MacArthur Foundation working papers on DPRK collapse

Here is the text from the MacArthur Foundation:

North Korean Contingency and Prospects of China’s Military Intervention (PDF)
Park Changhee considers whether China would intervene with its military in the event of breakdown. A number of contingencies could occur in North Korea which could pose a direct threat to Chinese security and, Park argues, the prospect that the reunification of North and South Korea could result in a unified Korea as a U.S. ally means that China’s security is at stake even without direct threats in the form of refugee flows or instability among China’s Korean community. He concludes that given what is at stake on the peninsula for China, South Korea should expect and plan for Chinese involvement in a regime crisis in North Korea.

A Review of the Legacies associated with a Sudden Change in North Korea (PDF)
Shin Beomchul reviews legal issues surrounding regime collapse and reunification. Regime breakdown and reunification pose challenges in light of international law and South Korean domestic law. The latter especially could be problematic as South Korea will have to determine how to integrate the civil, criminal, and public legal codes of the two countries, and could also have to draft and enact a new constitution.

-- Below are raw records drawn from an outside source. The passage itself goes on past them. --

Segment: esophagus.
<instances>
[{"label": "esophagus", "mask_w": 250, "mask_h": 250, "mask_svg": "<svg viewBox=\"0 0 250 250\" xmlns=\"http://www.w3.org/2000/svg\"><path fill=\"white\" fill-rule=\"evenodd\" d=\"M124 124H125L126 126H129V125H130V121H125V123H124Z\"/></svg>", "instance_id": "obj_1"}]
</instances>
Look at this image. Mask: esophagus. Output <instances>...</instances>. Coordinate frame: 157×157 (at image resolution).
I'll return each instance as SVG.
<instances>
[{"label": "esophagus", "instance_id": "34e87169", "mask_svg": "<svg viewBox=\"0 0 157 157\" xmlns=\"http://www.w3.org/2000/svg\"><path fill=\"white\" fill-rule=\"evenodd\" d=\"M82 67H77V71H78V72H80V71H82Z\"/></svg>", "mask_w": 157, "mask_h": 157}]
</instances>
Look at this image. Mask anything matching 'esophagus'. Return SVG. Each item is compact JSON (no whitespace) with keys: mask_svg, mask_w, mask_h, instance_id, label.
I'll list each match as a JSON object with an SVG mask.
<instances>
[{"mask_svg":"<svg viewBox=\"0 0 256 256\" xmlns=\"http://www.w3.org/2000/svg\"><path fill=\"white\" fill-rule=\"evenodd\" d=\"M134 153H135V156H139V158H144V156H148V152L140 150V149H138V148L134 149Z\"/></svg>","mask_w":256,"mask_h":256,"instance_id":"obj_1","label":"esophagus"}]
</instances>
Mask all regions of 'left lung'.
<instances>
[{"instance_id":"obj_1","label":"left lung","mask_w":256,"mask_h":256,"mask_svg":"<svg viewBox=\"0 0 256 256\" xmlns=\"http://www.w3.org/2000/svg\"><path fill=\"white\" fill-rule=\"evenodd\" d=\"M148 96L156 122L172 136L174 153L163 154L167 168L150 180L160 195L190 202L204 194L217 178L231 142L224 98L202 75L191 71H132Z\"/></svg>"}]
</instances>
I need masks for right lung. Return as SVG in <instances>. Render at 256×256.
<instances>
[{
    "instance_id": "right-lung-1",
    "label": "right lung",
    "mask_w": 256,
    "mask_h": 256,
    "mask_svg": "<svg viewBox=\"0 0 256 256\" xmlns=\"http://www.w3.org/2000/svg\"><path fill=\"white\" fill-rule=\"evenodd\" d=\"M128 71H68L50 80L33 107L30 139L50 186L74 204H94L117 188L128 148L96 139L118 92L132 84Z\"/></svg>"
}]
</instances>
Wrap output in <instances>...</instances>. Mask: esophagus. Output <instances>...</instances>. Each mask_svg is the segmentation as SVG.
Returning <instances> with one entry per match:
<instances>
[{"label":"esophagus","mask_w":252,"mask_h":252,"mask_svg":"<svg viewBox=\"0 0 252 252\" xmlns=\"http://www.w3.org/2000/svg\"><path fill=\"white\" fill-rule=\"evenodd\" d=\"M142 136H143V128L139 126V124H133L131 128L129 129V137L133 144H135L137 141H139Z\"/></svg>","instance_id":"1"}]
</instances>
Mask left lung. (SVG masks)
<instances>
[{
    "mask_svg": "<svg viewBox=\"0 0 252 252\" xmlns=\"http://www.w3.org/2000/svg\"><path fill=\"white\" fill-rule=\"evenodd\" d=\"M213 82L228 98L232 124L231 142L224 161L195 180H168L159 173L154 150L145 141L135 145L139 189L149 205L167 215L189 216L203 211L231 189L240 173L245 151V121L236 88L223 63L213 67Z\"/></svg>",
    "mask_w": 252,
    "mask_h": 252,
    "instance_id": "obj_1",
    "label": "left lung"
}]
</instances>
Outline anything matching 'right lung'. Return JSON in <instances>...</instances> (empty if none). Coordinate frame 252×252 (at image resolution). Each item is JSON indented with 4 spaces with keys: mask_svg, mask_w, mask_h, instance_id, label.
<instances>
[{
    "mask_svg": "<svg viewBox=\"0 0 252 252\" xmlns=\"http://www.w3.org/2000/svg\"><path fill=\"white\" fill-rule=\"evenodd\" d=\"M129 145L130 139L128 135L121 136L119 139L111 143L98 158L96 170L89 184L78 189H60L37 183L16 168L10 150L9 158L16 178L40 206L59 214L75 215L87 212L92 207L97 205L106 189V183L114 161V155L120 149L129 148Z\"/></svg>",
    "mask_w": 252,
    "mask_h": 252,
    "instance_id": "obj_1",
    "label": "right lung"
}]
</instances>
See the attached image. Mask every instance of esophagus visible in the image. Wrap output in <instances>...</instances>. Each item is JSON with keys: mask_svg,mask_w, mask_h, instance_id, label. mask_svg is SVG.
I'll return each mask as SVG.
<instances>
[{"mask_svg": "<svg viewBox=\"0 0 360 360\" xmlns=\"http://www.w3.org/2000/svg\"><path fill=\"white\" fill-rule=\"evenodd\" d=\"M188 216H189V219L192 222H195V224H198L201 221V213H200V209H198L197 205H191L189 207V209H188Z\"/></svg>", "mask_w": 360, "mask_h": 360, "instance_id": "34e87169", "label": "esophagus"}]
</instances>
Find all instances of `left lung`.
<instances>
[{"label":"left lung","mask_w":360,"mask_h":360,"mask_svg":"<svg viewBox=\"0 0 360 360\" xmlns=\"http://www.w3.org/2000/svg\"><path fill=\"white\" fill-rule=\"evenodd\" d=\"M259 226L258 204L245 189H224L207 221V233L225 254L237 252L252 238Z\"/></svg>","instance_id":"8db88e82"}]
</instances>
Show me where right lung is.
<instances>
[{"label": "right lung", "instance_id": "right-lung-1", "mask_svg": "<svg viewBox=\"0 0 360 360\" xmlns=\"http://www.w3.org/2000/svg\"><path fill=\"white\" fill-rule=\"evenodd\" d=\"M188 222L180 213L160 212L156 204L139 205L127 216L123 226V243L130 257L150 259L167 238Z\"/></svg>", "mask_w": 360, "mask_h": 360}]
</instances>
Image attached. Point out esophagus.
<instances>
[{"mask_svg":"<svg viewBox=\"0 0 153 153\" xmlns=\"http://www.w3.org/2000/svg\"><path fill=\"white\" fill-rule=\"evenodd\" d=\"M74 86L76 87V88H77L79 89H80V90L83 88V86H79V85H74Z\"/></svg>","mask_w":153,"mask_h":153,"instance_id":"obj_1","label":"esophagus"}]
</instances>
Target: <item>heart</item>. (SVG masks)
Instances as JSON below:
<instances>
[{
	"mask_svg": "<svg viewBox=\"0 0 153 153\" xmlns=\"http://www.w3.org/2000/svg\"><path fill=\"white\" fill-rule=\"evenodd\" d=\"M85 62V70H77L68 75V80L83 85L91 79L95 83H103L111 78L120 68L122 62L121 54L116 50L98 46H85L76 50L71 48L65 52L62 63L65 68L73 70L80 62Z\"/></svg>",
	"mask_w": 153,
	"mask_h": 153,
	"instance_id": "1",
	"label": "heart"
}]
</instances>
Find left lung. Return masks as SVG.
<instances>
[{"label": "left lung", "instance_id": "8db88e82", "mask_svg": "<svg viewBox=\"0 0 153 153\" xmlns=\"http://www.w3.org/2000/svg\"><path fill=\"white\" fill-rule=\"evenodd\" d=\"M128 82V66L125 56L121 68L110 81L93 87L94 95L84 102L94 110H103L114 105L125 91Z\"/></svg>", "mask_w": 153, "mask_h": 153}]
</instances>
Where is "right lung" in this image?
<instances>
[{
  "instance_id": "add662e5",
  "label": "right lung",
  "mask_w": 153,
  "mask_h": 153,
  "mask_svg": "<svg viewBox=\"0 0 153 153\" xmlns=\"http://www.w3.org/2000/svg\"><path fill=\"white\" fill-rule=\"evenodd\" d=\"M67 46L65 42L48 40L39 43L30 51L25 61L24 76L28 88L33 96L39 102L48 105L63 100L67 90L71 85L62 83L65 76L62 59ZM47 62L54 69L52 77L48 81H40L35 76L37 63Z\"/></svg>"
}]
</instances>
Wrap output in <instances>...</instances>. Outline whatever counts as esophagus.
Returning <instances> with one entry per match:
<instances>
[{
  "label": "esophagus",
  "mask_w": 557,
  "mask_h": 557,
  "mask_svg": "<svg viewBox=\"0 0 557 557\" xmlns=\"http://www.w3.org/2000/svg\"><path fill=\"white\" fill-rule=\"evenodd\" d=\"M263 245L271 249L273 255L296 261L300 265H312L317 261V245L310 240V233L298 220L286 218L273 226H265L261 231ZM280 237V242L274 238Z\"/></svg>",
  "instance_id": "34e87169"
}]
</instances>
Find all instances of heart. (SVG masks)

The Economic Impacts of a North Korean Collapse (PDF)
Deok Ryong Yoon considers the economic consequences of regime collapse. Regime collapse followed by rapid reunification could shock South Korea’s economy in the short term, producing a capital outflow, devaluation of the won, and asset market crashes. Over the longer term, South Korea will have to manage the unification of labor markets and currencies, and will have to cope with the potentially steep administrative costs of national reunification.

Here is a link to the Ilmin International Relations Institute (IIRI) which produced the papers.


2 Responses to “MacArthur Foundation working papers on DPRK collapse”

  1. Thanks too for these, Curtis. But MacArthur’s onward link to the Ilmin Institute at Korea University, which produced these, seems not to work ???